PASSAGE TO READ:
○ ○ ○ ○ ○

RIM's new BlackBerry Tour smartphone adds a crisper screen display and advanced multi-media support, including Apple iTunes synchronization, to lure new users.
But those users seem to be from the consumer rather than enterprise market, continuing RIM's aggressive efforts to grow BlackBerry into a mass brand. Thus, the Tour 9630 combines a number of features found separately in its brethren, the Curve 8900 and the BlackBerry Bold. The result is a BlackBerry optimized for handling photos, videos and music files.
It's the first full-keyboard BlackBerry for CDMA EV-DO Rev 3G networks in North America (and UMTS/HSPA overseas, along with quad-band EDGE networks). A key difference from the Curve and the Bold: the Tour lacks Wi-Fi.
The device will be available in the United States on both Sprint and Verizon networks. It will be available on Sprint later this summer, priced at roughly $200 with a two-year contract, and after both a $50 "instant rebate" and a $100 mail-in rebate. Verizon hasn't announced details.
As with other BlackBerries, the Tour can be managed and secured via the BlackBerry Enterprise Server. RIM recently released BES 5.0.
PC World has an initial comparison, based just on the vendor specifications of the just-introduced Tour with the just-introduced Nokia E72, part of Nokia's enterprise smartphone line.

○ ○ ○ ○ ○

THINGS TO DO:
[a] Answer these questions about the BlackBerry Tour article, one line each:
(i) Which two carriers will offer the device in the United States?
(ii) What feature do the Curve and the Bold have that the Tour lacks?
(iii) Which version of the BlackBerry Enterprise Server did RIM recently release?
[b] Retype the stretch of the BlackBerry Tour article from "It's the first" through "released BES 5.0.", keeping every word and punctuation mark unchanged.

○ ○ ○ ○ ○

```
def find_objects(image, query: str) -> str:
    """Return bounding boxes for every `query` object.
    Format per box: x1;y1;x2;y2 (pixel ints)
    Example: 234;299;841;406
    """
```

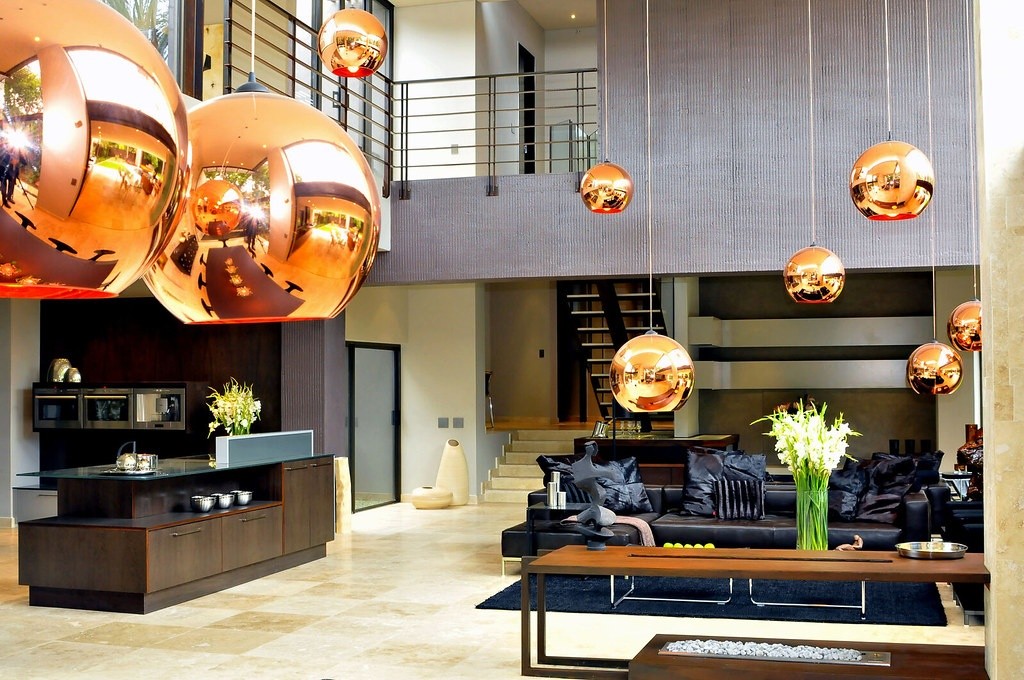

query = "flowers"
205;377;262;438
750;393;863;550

○ ○ ○ ○ ○

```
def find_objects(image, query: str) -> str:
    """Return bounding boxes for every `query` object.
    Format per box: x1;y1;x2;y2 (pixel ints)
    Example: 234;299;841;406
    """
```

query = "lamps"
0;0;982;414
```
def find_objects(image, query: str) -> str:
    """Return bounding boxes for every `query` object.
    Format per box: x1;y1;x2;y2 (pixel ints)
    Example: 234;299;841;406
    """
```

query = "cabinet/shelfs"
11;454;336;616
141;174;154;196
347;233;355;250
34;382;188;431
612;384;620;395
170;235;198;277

○ ○ ○ ○ ○

WRITTEN RESPONSES:
[a]
(i) Sprint and Verizon
(ii) Wi-Fi
(iii) BES 5.0

[b]
It's the first full-keyboard BlackBerry for CDMA EV-DO Rev 3G networks in North America (and UMTS/HSPA overseas, along with quad-band EDGE networks). A key difference from the Curve and the Bold: the Tour lacks Wi-Fi.
The device will be available in the United States on both Sprint and Verizon networks. It will be available on Sprint later this summer, priced at roughly $200 with a two-year contract, and after both a $50 "instant rebate" and a $100 mail-in rebate. Verizon hasn't announced details.
As with other BlackBerries, the Tour can be managed and secured via the BlackBerry Enterprise Server. RIM recently released BES 5.0.